Smith is the author of five other volumes of poetry, including “The Other Lover” (University of Chicago Press, 2000), which was a finalist for both the NBA and Pulitzer Prize.
“I am extremely pleased that Bruce Smith’s work was nominated for the National Book Award in poetry,” says Arts and Sciences Dean George M. Langford. “As a poet, teacher and scholar, Bruce is an undisputed star of the college. His work is a major source of inspiration to our students, and has helped put us on the literary map.”
Smith was recognized at this week’s NBA dinner and ceremony in New York, where he was awarded the following citation: “’Devotions’ is a plentitude of plentitudes, virtuosic in its range of diction, allusion, association and rich in its propulsive linguistic variety, rhyme, rhythm and wisdom. Below each moment of adoration, rage. Within each rant, a lament.”
In an interview with poet Cat Richardson, Smith describes each poem in his book as a kind of ode—a meditation on a single subject that is skewed toward a devotional, and has its own internal rhymes and echoes. “The acoustic qualities of poetry supply a beat, a pulse and a value not found in the semantic values of the words,” he says. “My relationship to sounds is like my relationship to my kid making noise in the other room; I wish she’d be quiet, but I love her, and I can’t help listening to and being moved by the sounds.”
When asked by Richardson how he reacted to the news of his nomination, Smith, ever the music lover, emailed her an MP3 of the cult classic “Just a Little Overcome.”
Smith provided a glimpse of “Devotions” more than a year ago, when he read at the SU Humanities Center’s “Faculty Works” series. “His writing has always been rhythmic,” says Gregg Lambert, who serves as Dean’s Professor of the Humanities and as founding director of the SU Humanities Center. “’Devotions’ reads like a good jazz solo. It bristles and pops, but keeps you hanging on to every line.”
Since then, critics have lavished praise on the book. Publisher’s Weekly, which named “Devotions” one of the best books of the year, considers it Smith’s “best collection yet.” The New York Times Book Review characterizes “Devotions” as “ambitious, agile and unpredictable, as well as viscerally affecting.”
Fans of Smith’s work may have recognized parts of “Devotions” that previously appeared in the New Yorker, the Nation, the New Republic, the Paris Review, the Partisan Review, Kenyon Review, Poetry, the American Poetry Review and the “Best of the Small Presses” series (Pushcart Press, 2007-09).
One such fan is Terrance Hayes, a poet on the faculty of Carnegie Mellon University who won the NBA last year: “’Devotions’ reads like a series of protean ‘Ars Poeticas.’ The poems glow with ghost rhymes, hypnotic catalogues and lyric enchantments that constitute ‘a blues about the rules for distance and difficult love.’”
Mike Goode, associate professor and chair of English, has this to say about the best-selling book. “Bruce has the ability to transform the most mundane object or experience, be it a Syracuse snowfall or a Red Roof Inn or the act of doing laundry.
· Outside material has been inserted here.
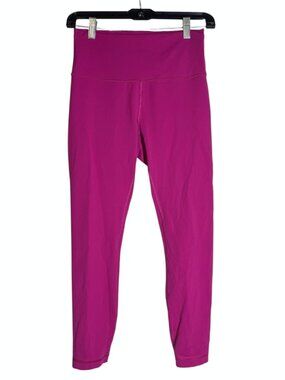 Lululemon Align High Rise Leggings Size 8 Sonic Pink 25" Inseam Stretchy NULU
That someone so adept at elevating and, really, converting the humble could remain so unassuming as he goes about his everyday work-life testifies to the kind of rare artist and colleague he is.”
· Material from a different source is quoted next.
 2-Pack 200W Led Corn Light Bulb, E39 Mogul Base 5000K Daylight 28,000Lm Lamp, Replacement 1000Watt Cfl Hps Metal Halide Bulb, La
A “Discovery”/The Nation Award winner, Smith has received a Guggenheim Fellowship, as well as grants from the National Endowment for the Arts and the Massachusetts Foundation for the Arts. Prior to SU, the Philadelphia native held faculty positions at Harvard, Tufts, Boston and Portland State universities; at Lewis & Clark College; and at the universities of Alabama and Houston.